2000-12-12 - 11:44 p.m.

My Christmas cactus is still blooming! I bought it last year from one of the secretaries on my floor - she was selling cacti and cyclamen for her cousin's PTA. The cyclamen didn't last long after the move to Nashville (they do thrive here, but I was going through a black-thumbed funk at the time). The cactus roosted quietly in our bathroom all year, and then, right before Thankgiving, the first magenta-and-white buds unfurled. I can't even remember if it had flowers last year, making it all the more thrilling every time I stop in the bathroom to feed the cat or perform my ablutions or retrieve a book and behold my beautiful plant. I may have to go scavenging around the nurseries after the season to see if there are any dormant beauties that can be carried away for a song - what's a song against future thrills...?

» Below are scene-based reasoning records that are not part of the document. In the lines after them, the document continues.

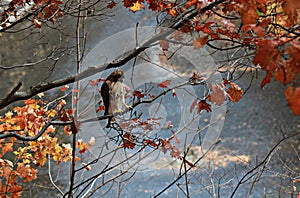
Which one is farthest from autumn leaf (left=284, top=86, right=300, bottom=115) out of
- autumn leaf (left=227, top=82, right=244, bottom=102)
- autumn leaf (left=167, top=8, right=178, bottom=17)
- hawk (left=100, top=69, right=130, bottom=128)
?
autumn leaf (left=167, top=8, right=178, bottom=17)

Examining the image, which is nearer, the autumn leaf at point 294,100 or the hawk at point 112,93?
the autumn leaf at point 294,100

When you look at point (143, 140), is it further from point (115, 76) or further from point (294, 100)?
point (294, 100)

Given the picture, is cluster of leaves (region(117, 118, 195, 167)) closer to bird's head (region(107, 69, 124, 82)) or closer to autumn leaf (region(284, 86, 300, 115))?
bird's head (region(107, 69, 124, 82))

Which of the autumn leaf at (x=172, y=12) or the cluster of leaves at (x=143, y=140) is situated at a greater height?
the autumn leaf at (x=172, y=12)

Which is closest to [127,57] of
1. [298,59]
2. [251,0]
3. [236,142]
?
[251,0]

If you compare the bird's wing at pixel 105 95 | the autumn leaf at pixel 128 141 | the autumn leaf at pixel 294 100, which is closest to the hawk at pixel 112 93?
the bird's wing at pixel 105 95

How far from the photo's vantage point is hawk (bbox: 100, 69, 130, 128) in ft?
6.86

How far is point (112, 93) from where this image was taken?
83.2 inches

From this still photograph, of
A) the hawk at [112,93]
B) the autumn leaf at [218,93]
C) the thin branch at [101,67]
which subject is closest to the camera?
the thin branch at [101,67]

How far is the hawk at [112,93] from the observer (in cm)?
209

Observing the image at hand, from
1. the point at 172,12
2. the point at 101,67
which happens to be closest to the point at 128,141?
the point at 101,67

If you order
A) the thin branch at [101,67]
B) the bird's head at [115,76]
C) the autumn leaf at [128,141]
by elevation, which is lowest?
the autumn leaf at [128,141]

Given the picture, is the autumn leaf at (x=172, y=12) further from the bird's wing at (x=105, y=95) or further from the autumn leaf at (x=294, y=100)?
the autumn leaf at (x=294, y=100)

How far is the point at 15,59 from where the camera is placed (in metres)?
9.47
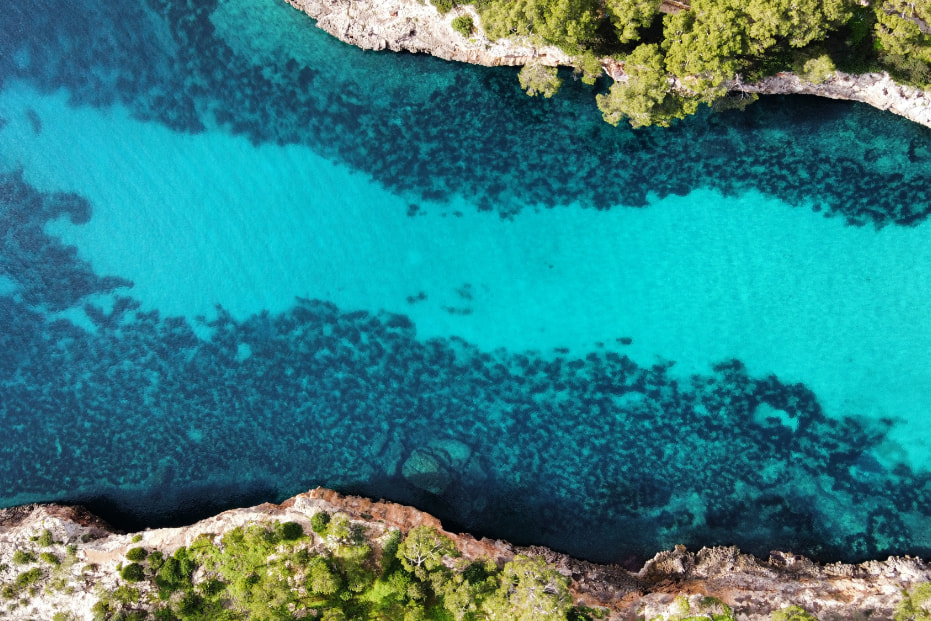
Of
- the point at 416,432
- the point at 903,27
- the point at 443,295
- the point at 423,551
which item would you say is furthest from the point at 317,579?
the point at 903,27

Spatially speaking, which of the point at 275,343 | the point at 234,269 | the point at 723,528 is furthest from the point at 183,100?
the point at 723,528

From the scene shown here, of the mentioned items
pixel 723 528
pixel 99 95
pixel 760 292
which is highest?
pixel 99 95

A Christmas cactus also figures in one of my favorite holiday stories, which is printed in The Bachelor Brothers' Bed & Breakfast by Bill Richardson. It's the chapter titled "Brief Lives: Kevin." Fruitcake-construction and Liberace also figure prominently in the story. to give you a flavor of Mr. Richardson's style, I'll end with an excerpt from another of the "Brief Lives" glimpsed in the book, this one penned by a lawyer named Gordon who found himself attempting to get into the spirit of a nature retreat:

"Ok, tree," I said. "Give! Tell me something I need to know." I snickered. But I didn't let go. It felt good, much to my surprise, to hug this tree, which was old and full of the stuff of support. It was unexpectedly settling, like being anchored and buoyed at the same time.

A few minutes passed, and still I held on. The tree was a pine, or a fir, or a cedar. For me, the distinctions are hazy. The bark was raspy, slightly sticky.Resin. I breathed in the smell of Christmas.

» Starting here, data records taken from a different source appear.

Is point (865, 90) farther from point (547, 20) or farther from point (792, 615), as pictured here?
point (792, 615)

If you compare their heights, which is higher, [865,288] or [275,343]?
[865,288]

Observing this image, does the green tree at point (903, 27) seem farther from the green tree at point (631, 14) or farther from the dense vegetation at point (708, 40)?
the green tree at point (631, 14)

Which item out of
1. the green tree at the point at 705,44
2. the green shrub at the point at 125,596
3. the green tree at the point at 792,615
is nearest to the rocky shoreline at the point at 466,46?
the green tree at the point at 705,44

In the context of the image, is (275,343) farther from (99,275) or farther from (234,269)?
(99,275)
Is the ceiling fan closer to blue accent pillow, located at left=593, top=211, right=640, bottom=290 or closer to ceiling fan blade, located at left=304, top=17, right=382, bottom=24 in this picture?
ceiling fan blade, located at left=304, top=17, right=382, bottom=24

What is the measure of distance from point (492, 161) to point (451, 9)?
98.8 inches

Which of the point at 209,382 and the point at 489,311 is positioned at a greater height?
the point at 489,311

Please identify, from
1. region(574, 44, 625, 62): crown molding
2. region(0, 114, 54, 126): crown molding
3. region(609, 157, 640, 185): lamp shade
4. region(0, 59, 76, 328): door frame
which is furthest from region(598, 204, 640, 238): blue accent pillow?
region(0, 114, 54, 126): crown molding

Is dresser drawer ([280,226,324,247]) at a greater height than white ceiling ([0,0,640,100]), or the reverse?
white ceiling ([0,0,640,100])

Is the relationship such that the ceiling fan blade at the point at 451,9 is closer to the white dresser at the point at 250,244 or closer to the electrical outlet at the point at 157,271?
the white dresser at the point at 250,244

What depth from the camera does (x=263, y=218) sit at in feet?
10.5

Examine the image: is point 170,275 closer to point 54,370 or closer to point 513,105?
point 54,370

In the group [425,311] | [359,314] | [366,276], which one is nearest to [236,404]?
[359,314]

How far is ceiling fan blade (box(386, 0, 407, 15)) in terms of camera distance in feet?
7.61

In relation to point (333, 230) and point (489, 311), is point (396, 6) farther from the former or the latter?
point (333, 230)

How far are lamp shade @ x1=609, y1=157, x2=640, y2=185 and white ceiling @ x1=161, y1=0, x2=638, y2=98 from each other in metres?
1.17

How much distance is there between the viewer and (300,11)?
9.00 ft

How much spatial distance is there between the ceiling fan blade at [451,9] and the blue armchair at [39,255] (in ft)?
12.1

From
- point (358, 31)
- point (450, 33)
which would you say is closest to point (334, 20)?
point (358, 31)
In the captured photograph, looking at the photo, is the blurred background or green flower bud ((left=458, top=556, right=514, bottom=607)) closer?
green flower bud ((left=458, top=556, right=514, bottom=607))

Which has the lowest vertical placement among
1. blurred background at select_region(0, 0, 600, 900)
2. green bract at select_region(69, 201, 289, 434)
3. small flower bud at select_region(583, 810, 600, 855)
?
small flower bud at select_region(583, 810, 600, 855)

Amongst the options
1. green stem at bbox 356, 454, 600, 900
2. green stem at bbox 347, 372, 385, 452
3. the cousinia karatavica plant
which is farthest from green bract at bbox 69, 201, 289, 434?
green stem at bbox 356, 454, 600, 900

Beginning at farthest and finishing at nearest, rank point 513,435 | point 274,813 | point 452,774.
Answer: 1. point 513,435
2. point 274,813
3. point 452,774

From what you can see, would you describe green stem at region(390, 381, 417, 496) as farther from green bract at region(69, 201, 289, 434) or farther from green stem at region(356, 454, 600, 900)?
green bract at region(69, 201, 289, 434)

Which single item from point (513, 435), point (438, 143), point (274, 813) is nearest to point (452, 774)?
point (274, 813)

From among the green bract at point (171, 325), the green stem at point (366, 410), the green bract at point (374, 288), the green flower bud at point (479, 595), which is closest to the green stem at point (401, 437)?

"Tell me," I said, again, "tell me something I need to know."

This time the tree spoke. Its voice came up from its roots,rising up through its tight and many rings. It said, "Get the hell out."

If you've heard a tree talk, you'll know that you don't argue or cross-examine. You do what you're told...

[some time later]

"Virgil [said Hector, one of the Bachelor Brothers], "what book would you suggest for someone who was told by a tree to get the hell out?"

Virgil considered this for a long minute or two.

"Not Dante. But the Hardy Boys might be a good bet. And give him a whisky, quick. Whisky's curative properties are diluted by half if it's given after noon."